Publikationen / vorgänge / vorgänge Nr. 215: Geheimdienste vor Gericht

Geheim­dienste und Sicher­heits­be­hörden

Eine notwendige Begriffsklärung

In: vorgänge Nr. 215 (Heft 3/2016), S. 73-77

Gerade im Bereich der Sicherheitsgesetzgebung und der Anwendung der Vorschriften kommt es auf Sorgfalt und Genauigkeit an. Ob die Verfassungsschutzbehörden Sicherheitsbehörden sind, ist umstritten. Die Auslegung der Vorschriften zur Übermittlung von Daten der Verfassungsschutzbehörden an die Polizei- und Strafverfolgungsbehörden ergibt indes, dass das Recht der Verfassungsschutzbehörden allenfalls in zweiter Linie die öffentliche Sicherheit im Blick hat, in erster Linie aber die verfassungsschutzrechtliche Aufgabenwahrnehmung. Sie sind damit keine Sicherheitsbehörden.

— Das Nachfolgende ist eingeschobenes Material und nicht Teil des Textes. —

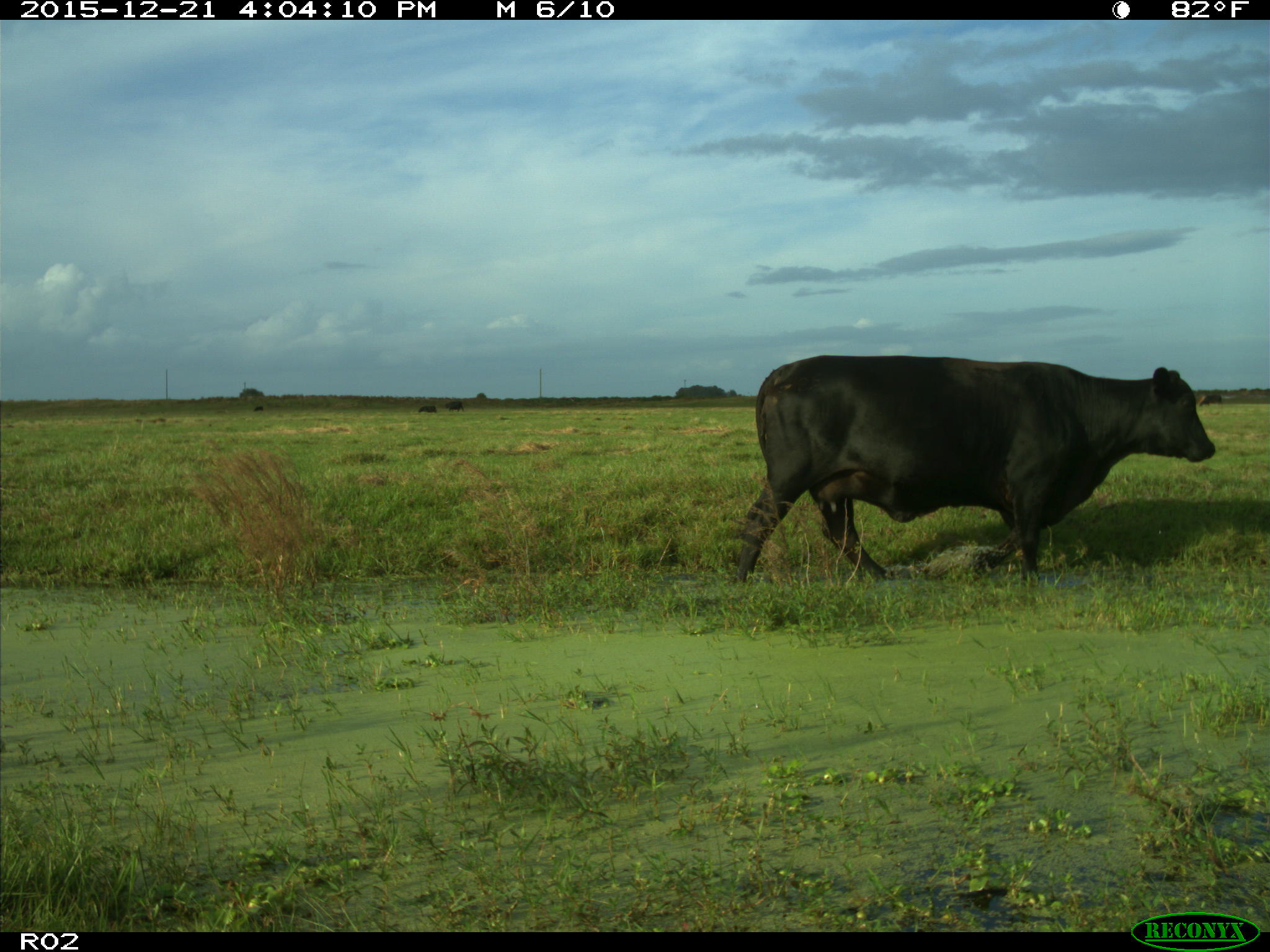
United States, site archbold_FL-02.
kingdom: Animalia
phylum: Chordata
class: Mammalia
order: Artiodactyla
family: Bovidae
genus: Bos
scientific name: Bos taurus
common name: domestic cow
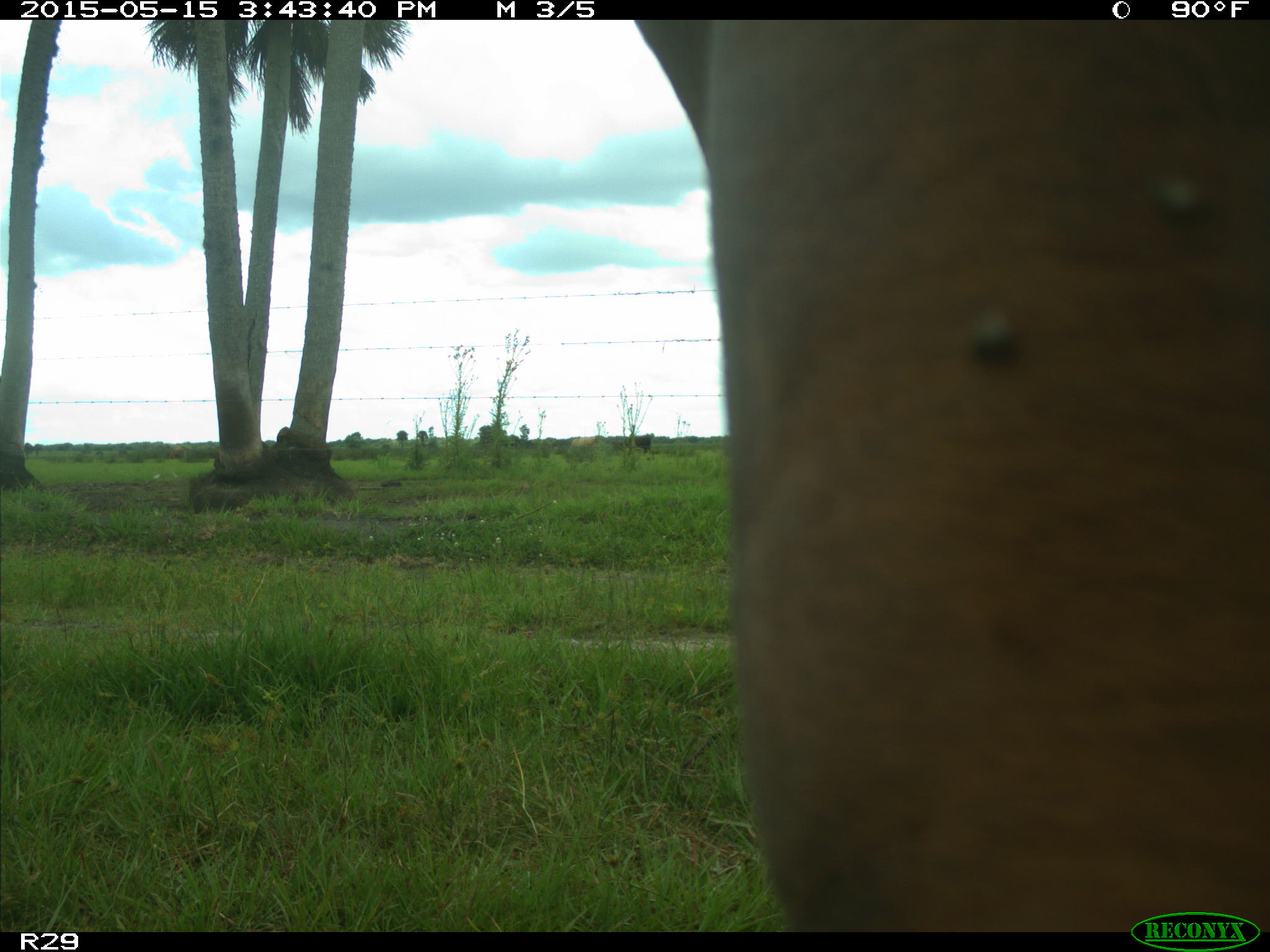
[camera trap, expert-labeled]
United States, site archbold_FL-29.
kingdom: Animalia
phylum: Chordata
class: Mammalia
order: Artiodactyla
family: Bovidae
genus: Bos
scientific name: Bos taurus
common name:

Stets wiederkehrend nach terroristischen Anschlägen oder auch Amokläufen kreist der sicherheitspolitische Diskurs wahlweise um Fragen der Versäumnisse von Sicherheitsbehörden oder auch sicherheitsgesetzliche Lücken, die es zu schließen gilt. Was die Akteure angeht, so sind die nationalen wie internationalen Geheimdienste – letztere mitunter mit erheblich anderem Aufgabenzuschnitt[1] – integraler Bestandteil solcher Erwägungen. Die Rede in diesem Zusammenhang ist dann von den Sicherheitsbehörden, die nicht ausreichend kooperiert hätten, die erforderlichen Befugnisse nicht besäßen oder anderweitig besser ausgestattet werden müssten. Dabei existiert eine feststehende, gesetzliche Definition für diese Institutionen bislang nicht. In der wissenschaftlichen Literatur wird der Begriff der Sicherheitsbehörde als Oberbegriff für eine öffentliche Stelle verwandt, die Aufgaben der öffentlichen Sicherheit wahrnimmt.[2]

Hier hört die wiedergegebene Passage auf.